+++ Available data
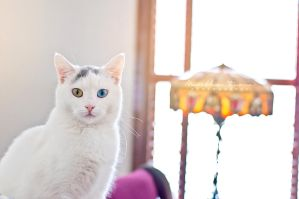 Winnie the Heterochromic Kitty V by MarthaTuma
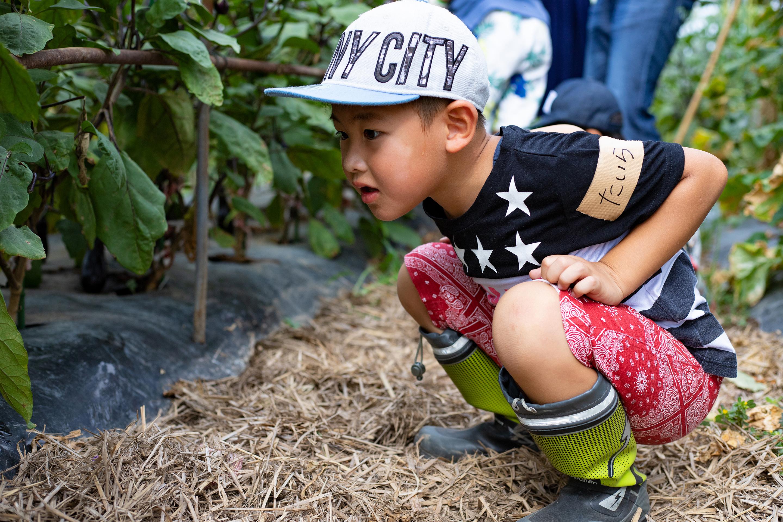 野菜を眺める男の子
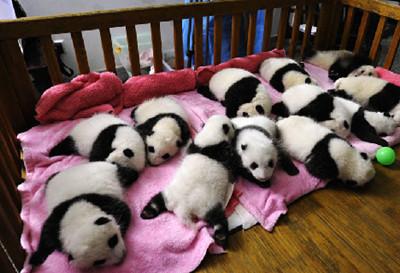 成都大熊猫基地门票团购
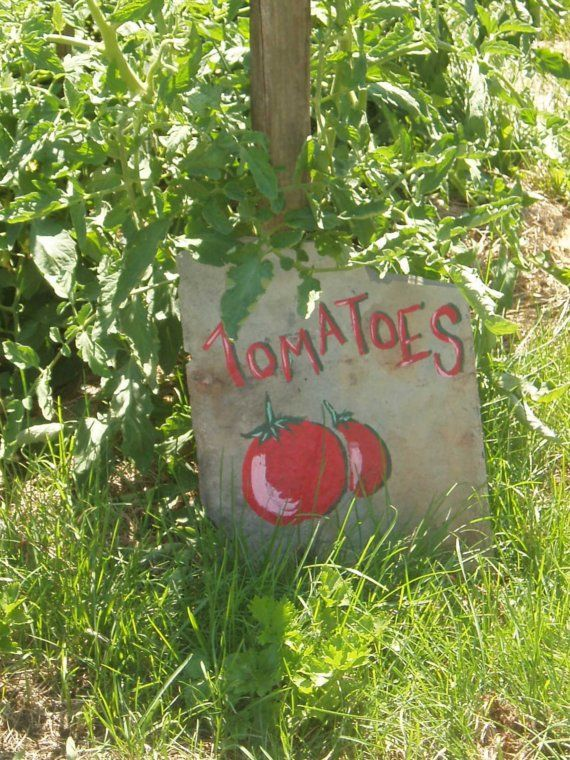 Tomato Garden Slate Sign By Fernwold On Etsy, $1200. Ruptured Appendix Signs. Checkmark Ok Signs. Bathrom Signs Of Stroke. Campaign Signs. Sinhala Sri Lanka Signs. Instagram App Signs. Highway Signs Of Stroke. Quotations Signs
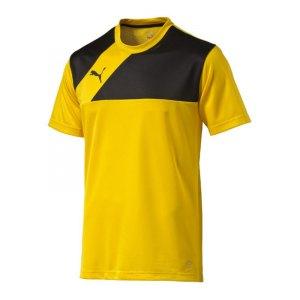 puma-esquadra-training-jersey-trainingstrikot-trikot-teamsport-fussball-f07-gelb-schwarz-654379.jpg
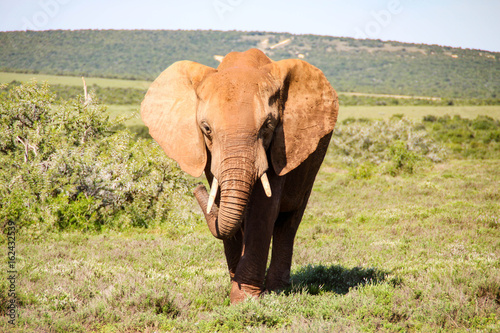 Poster Olifant Elephants in Addo Elephant National Park, South Africa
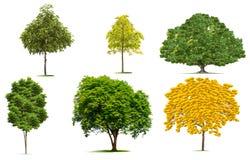 Mooie groene bomeninzameling Royalty-vrije Stock Fotografie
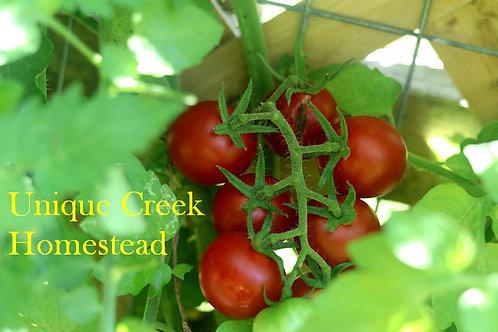 Chadwick Cherry Tomato SEEDS Organically Grown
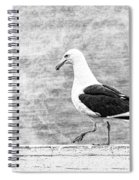 Sea Gull On Wharf Patrol Spiral Notebook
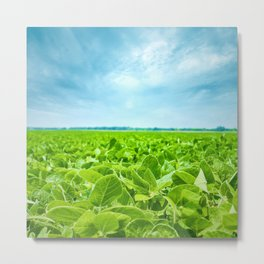 Image of green grass field and bright blue sky Metal Print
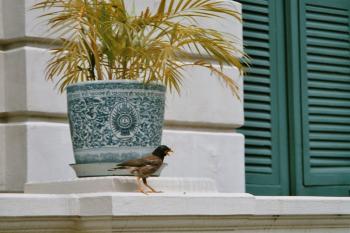 Bird in bangkok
++++++
Instructions to follow
Copy the listing above in full and exactly, but omit each picture that it holds.

Reply to the task
 Winnie the Heterochromic Kitty V by MarthaTuma
 野菜を眺める男の子
 成都大熊猫基地门票团购
 Tomato Garden Slate Sign By Fernwold On Etsy, $1200. Ruptured Appendix Signs. Checkmark Ok Signs. Bathrom Signs Of Stroke. Campaign Signs. Sinhala Sri Lanka Signs. Instagram App Signs. Highway Signs Of Stroke. Quotations Signs
 puma-esquadra-training-jersey-trainingstrikot-trikot-teamsport-fussball-f07-gelb-schwarz-654379.jpg
 Poster Olifant Elephants in Addo Elephant National Park, South Africa
 Mooie groene bomeninzameling Royalty-vrije Stock Fotografie
 Chadwick Cherry Tomato SEEDS Organically Grown
 Sea Gull On Wharf Patrol Spiral Notebook
 Image of green grass field and bright blue sky Metal Print
 Bird in bangkok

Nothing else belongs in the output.